The risk compass that matters for engineering and capital planning is anchored by the now-finalized NIST standards, government migration deadlines around 2035, and laboratory milestones that will mark true inflection points for fault tolerance.
According to NIST’s FIPS-203 and FIPS-204, the tool path is available today, which means that wallets and services can start exposing keys and testing larger signatures without accepting a two-year premise.
Bitcoin’s hash-then-reveal design choices already delay exposure until it spends time on common paths, and the network’s playbook includes multiple rotation and containment options when credible signals, not vendor clocks, indicate it’s time to proceed.

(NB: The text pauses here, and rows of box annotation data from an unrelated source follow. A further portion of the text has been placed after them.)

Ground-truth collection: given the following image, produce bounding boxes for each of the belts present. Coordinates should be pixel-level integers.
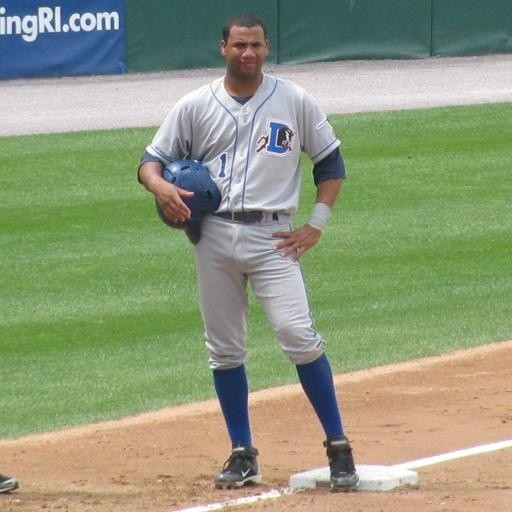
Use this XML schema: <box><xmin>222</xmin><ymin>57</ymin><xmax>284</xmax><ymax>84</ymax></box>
<box><xmin>211</xmin><ymin>210</ymin><xmax>278</xmax><ymax>223</ymax></box>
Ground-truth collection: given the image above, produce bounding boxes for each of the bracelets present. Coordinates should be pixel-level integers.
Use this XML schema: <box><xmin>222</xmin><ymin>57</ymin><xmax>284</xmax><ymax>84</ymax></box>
<box><xmin>307</xmin><ymin>203</ymin><xmax>332</xmax><ymax>234</ymax></box>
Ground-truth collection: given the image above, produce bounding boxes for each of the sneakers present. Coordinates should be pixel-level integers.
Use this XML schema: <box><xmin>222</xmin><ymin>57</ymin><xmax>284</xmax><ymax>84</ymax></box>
<box><xmin>213</xmin><ymin>447</ymin><xmax>262</xmax><ymax>489</ymax></box>
<box><xmin>323</xmin><ymin>437</ymin><xmax>361</xmax><ymax>492</ymax></box>
<box><xmin>0</xmin><ymin>475</ymin><xmax>19</xmax><ymax>494</ymax></box>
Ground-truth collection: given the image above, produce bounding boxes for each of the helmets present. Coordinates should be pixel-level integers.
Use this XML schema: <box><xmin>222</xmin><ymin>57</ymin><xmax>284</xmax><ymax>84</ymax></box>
<box><xmin>155</xmin><ymin>160</ymin><xmax>221</xmax><ymax>244</ymax></box>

However, it is worth remembering that when quantum computers make Bitcoin’s encryption vulnerable, other legacy systems are also exposed. Banks, social media, financial applications, and many more will have backdoors left wide open.
The collapse of society is a greater risk than the loss of some crypto if legacy systems are not updated.
For those who argue that Bitcoin updates will be slower than those of banks, etc., remember this, some ATMs and other banking infrastructure around the world are still in operation. Windows XP.